L’affaire, ouverte en novembre 2018, avait suscité des inquiétudes concernant l'utilisation douteuse de fonds publics, visant à clarifier si certains assistants payés par le Parlement européen avaient en réalité travaillé pour le parti plutôt que pour l’activité parlementaire de leurs eurodéputés. À présent, seuls deux anciens assistants, Laurent Maffeis et Aigline de Causans, demeurent en tant que témoins assistés, un statut préservé depuis mai 2022.
Du côté de La France insoumise, cette décision est perçue comme une confirmation de leur ligne de défense. Le mouvement a déclaré que « cette clôture de l’instruction, sans mise en examen » démontre l'absence d'infraction à leur encontre dans cette affaire.
Enquête déclenchée par des dénonciations
L’affaire a été initialement révélée en 2017 suite aux signalements de Sophie Montel, alors députée européenne du Rassemblement National, qui avait soulevé des suspicions similaires à l’encontre d’autres partis, dont le MoDem. Ce climat de suspicion s’était intensifié avec des perquisitions effectuées au siège de LFI en octobre 2018, marquant un moment clé de cette procédure, où Jean-Luc Mélenchon avait exprimé son mécontentement face à l’action des enquêteurs en lançant : « La République, c’est moi ! ».
Suite à ces événements, Mélenchon a été condamné pour rébellion en décembre 2019, subissant une peine de trois mois avec sursis.
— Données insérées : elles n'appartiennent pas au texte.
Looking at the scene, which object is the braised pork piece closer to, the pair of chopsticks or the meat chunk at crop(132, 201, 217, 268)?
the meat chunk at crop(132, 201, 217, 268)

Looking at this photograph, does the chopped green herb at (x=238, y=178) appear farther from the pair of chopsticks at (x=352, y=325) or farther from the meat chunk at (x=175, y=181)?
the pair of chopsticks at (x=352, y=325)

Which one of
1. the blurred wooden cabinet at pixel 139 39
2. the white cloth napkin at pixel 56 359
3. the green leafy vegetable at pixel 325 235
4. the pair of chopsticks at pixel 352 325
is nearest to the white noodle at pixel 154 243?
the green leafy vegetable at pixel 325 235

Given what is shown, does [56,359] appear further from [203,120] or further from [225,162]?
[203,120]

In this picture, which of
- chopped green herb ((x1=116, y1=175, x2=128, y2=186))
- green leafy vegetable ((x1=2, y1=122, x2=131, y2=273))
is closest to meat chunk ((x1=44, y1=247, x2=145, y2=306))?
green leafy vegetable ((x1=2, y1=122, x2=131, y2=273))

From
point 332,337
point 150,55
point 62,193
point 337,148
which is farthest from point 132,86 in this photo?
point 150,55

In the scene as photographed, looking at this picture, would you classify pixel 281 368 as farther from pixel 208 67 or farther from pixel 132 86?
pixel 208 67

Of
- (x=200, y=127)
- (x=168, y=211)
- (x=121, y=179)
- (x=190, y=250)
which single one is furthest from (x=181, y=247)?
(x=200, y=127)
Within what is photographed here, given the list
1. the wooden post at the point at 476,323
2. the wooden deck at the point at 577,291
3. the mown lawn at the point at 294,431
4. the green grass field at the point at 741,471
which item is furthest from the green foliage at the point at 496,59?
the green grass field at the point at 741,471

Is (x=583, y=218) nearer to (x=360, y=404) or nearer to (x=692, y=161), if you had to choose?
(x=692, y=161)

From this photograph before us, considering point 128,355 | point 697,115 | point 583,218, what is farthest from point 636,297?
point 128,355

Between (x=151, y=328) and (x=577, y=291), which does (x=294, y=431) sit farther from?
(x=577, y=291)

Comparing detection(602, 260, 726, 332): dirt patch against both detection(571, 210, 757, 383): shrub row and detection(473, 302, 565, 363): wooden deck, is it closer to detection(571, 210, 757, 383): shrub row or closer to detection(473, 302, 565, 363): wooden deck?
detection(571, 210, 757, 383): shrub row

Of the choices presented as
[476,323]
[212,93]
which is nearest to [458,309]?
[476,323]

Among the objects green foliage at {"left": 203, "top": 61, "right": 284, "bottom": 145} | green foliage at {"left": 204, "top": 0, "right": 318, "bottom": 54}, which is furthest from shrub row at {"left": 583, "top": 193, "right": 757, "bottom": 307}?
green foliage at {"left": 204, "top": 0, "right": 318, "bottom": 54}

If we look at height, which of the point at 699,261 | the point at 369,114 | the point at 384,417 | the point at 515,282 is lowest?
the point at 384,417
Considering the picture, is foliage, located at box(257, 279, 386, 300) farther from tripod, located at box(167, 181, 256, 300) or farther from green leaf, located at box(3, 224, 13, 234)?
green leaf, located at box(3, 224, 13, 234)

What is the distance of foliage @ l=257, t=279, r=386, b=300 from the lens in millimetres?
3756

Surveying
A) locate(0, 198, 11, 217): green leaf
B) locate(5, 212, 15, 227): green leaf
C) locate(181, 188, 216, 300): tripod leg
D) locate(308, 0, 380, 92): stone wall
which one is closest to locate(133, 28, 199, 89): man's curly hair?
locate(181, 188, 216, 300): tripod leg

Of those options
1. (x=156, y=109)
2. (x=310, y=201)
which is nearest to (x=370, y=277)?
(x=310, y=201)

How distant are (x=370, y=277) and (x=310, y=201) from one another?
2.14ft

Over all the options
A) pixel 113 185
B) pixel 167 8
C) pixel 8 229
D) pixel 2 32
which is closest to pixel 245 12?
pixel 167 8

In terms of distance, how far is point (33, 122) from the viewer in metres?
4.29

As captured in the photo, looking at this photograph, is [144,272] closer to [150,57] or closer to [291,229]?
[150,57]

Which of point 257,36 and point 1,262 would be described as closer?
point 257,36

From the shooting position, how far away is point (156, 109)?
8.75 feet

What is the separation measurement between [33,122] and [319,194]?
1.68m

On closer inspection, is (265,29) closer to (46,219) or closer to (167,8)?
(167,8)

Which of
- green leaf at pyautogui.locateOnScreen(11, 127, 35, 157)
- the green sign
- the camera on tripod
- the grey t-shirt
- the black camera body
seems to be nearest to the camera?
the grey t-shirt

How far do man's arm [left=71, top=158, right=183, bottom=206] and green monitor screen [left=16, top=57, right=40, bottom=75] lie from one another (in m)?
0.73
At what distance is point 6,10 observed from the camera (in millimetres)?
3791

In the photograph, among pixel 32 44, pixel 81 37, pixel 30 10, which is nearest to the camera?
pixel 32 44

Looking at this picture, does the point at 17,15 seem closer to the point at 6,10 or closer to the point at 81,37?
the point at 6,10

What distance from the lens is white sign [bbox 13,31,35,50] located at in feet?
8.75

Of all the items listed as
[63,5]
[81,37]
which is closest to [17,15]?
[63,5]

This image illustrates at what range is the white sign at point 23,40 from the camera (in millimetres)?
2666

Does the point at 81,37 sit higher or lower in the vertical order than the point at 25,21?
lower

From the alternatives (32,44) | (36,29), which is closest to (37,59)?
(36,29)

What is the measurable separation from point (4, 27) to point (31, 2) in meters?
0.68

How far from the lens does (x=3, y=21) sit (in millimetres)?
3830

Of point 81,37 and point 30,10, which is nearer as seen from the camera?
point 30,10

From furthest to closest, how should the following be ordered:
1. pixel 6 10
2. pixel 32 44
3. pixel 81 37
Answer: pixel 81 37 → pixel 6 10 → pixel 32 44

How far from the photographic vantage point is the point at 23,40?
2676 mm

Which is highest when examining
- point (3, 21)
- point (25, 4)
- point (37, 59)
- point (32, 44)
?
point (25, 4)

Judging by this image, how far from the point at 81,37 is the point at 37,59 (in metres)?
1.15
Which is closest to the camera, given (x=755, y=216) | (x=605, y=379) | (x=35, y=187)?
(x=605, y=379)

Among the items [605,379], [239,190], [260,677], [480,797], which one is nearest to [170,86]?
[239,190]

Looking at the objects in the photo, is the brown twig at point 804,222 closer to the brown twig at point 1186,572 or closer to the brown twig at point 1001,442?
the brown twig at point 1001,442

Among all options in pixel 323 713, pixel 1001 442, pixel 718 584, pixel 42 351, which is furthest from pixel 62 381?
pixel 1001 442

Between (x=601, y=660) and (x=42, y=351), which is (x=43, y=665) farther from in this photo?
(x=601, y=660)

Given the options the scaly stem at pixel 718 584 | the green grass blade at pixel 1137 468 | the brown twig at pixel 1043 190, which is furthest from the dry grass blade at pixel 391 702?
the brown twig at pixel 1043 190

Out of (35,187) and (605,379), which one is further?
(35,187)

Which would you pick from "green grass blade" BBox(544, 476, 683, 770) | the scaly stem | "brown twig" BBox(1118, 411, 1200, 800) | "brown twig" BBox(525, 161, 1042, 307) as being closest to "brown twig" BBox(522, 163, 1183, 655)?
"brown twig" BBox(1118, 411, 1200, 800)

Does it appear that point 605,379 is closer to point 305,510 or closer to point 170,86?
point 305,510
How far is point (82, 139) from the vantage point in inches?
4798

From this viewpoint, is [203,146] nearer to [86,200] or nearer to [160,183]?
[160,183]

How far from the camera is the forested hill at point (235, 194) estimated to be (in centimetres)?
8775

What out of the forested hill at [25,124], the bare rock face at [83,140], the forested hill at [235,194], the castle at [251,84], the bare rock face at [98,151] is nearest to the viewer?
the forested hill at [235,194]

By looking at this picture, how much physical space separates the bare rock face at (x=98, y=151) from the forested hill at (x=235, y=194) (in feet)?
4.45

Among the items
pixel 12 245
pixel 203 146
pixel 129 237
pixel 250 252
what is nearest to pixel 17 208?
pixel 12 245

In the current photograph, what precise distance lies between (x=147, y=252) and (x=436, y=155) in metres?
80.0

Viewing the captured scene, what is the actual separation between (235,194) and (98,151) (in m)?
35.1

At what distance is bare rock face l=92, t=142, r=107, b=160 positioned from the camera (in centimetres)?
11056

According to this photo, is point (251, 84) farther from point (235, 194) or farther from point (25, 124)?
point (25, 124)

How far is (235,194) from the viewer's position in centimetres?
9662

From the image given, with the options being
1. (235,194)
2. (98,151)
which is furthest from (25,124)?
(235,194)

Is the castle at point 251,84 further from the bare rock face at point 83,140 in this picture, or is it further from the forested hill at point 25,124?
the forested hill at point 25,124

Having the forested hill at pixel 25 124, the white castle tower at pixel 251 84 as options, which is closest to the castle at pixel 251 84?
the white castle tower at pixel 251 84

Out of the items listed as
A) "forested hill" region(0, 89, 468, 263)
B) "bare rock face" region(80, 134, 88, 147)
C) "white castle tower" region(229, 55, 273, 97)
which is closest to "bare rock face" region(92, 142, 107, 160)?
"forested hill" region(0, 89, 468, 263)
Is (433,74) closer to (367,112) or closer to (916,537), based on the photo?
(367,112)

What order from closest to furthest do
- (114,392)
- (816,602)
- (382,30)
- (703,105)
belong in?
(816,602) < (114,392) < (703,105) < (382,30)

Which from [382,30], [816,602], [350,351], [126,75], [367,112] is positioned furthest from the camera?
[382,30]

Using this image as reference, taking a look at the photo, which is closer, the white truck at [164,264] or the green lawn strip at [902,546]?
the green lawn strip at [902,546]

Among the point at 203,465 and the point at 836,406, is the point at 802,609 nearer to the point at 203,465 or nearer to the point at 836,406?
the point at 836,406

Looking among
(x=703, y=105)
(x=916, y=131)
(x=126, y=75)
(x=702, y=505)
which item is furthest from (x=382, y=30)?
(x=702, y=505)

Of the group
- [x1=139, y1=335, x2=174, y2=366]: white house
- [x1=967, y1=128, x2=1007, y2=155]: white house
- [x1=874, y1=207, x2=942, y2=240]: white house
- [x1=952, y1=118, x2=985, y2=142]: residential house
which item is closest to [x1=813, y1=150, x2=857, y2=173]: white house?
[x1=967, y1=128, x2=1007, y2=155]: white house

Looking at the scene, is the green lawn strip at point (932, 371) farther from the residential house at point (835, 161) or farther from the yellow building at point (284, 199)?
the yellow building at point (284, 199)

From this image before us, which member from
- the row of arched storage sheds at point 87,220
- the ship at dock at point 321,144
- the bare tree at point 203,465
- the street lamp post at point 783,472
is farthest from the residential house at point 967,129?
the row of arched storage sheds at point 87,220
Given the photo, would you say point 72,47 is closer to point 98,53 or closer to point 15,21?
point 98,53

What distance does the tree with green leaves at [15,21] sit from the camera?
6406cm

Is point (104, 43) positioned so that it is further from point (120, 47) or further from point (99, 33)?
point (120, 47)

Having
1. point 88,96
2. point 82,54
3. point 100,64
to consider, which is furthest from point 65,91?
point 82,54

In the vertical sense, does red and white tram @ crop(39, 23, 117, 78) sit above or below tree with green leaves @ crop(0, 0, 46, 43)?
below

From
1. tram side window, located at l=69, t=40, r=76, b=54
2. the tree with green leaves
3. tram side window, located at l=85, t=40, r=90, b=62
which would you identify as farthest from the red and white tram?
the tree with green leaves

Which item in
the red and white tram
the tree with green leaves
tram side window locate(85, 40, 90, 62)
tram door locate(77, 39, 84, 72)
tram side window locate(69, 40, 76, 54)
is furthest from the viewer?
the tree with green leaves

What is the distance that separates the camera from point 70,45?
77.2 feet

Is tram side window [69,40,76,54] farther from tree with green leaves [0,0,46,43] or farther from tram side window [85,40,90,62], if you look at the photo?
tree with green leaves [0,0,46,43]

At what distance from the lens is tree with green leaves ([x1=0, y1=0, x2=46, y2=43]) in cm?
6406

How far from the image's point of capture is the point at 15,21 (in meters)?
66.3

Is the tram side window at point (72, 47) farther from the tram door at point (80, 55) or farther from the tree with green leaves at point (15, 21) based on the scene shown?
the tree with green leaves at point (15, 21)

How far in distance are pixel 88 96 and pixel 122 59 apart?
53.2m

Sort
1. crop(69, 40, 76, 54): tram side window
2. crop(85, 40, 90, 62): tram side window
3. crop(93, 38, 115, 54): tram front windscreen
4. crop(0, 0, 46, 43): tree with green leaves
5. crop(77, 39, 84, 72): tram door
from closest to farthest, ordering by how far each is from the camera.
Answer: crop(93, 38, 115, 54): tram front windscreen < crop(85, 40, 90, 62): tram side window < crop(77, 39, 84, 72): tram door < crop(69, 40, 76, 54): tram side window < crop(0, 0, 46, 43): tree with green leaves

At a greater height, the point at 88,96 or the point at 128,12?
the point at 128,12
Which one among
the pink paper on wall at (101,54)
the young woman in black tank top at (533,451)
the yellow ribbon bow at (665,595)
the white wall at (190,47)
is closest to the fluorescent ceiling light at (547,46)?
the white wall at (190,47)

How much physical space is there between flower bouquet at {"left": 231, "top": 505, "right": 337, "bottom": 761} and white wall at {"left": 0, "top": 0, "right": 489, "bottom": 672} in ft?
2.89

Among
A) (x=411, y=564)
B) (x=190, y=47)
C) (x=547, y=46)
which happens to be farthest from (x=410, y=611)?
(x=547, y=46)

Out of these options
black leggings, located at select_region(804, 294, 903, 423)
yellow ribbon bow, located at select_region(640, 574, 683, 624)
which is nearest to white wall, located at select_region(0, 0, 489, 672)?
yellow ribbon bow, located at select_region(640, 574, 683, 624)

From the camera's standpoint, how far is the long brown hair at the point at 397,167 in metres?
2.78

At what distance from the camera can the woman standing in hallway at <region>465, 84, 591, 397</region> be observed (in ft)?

Bien que cette clôture ne mette pas un terme aux autres enquêtes sur les partis français concernant l’usage des fonds européens, elle représente un point d’inflexion pour LFI. Dans l'intervalle, Marine Le Pen attend la décision de la cour d’appel au sujet de l’affaire des assistants parlementaires du RN, prévue pour le 7 juillet, tandis que plusieurs anciens élus du MoDem, dont François Bayrou, devront faire face à un nouveau procès d’appel dans deux à trois ans.